> Items from a data source:
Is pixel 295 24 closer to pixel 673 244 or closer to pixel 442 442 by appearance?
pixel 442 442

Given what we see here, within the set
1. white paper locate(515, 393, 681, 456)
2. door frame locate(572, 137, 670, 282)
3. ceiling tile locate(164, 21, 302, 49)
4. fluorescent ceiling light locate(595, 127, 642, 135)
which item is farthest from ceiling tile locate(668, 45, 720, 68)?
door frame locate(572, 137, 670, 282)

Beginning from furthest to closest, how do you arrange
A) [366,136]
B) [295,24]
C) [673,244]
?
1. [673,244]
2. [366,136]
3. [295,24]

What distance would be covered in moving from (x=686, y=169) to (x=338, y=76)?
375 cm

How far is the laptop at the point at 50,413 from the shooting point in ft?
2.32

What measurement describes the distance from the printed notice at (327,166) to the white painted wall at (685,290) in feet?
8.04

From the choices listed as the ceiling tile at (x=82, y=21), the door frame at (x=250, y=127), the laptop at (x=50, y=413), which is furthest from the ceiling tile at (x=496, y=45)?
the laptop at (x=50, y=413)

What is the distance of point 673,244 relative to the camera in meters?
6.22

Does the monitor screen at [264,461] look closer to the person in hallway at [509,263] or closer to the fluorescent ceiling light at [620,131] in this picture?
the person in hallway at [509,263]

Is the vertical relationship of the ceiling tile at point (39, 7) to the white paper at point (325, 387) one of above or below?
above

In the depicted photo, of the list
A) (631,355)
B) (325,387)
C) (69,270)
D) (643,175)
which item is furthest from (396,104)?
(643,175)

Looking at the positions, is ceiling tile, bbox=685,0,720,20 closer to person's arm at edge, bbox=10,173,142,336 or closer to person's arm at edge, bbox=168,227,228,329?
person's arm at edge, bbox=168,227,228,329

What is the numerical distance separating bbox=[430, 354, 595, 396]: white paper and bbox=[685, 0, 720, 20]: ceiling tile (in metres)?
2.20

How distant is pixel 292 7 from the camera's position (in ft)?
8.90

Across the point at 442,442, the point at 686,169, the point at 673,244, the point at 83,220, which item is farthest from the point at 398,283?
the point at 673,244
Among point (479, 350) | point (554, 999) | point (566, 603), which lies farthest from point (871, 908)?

> Exercise requirements: Render every line of the records above as a JSON list of strings, one string per line, with blank lines omitted.

> Final result:
[
  "Is pixel 295 24 closer to pixel 673 244 or closer to pixel 442 442 by appearance?",
  "pixel 442 442",
  "Given what we see here, within the set",
  "1. white paper locate(515, 393, 681, 456)",
  "2. door frame locate(572, 137, 670, 282)",
  "3. ceiling tile locate(164, 21, 302, 49)",
  "4. fluorescent ceiling light locate(595, 127, 642, 135)",
  "which item is farthest from ceiling tile locate(668, 45, 720, 68)?",
  "door frame locate(572, 137, 670, 282)",
  "Beginning from furthest to closest, how do you arrange",
  "A) [366,136]",
  "B) [295,24]",
  "C) [673,244]",
  "?",
  "1. [673,244]",
  "2. [366,136]",
  "3. [295,24]",
  "What distance would be covered in moving from (x=686, y=169) to (x=338, y=76)?",
  "375 cm",
  "How far is the laptop at the point at 50,413 from the shooting point in ft?",
  "2.32",
  "What measurement describes the distance from the printed notice at (327,166) to the white painted wall at (685,290) in feet?",
  "8.04",
  "From the choices listed as the ceiling tile at (x=82, y=21), the door frame at (x=250, y=127), the laptop at (x=50, y=413), which is furthest from the ceiling tile at (x=496, y=45)?",
  "the laptop at (x=50, y=413)",
  "What is the distance of point 673,244 relative to the camera in meters?",
  "6.22",
  "Does the monitor screen at [264,461] look closer to the person in hallway at [509,263] or closer to the fluorescent ceiling light at [620,131] in this picture?",
  "the person in hallway at [509,263]",
  "Is the vertical relationship of the ceiling tile at point (39, 7) to the white paper at point (325, 387) one of above or below?",
  "above",
  "In the depicted photo, of the list",
  "A) (631,355)",
  "B) (325,387)",
  "C) (69,270)",
  "D) (643,175)",
  "which item is furthest from (396,104)?",
  "(643,175)",
  "Looking at the positions, is ceiling tile, bbox=685,0,720,20 closer to person's arm at edge, bbox=10,173,142,336 or closer to person's arm at edge, bbox=168,227,228,329?",
  "person's arm at edge, bbox=168,227,228,329",
  "What is the numerical distance separating bbox=[430, 354, 595, 396]: white paper and bbox=[685, 0, 720, 20]: ceiling tile (in metres)?",
  "2.20",
  "How distant is pixel 292 7 from the camera's position (in ft)?",
  "8.90",
  "Across the point at 442,442, the point at 686,169, the point at 673,244, the point at 83,220, which item is farthest from the point at 398,283?",
  "the point at 673,244",
  "Among point (479, 350) | point (554, 999) | point (566, 603), which lies farthest from point (871, 908)?"
]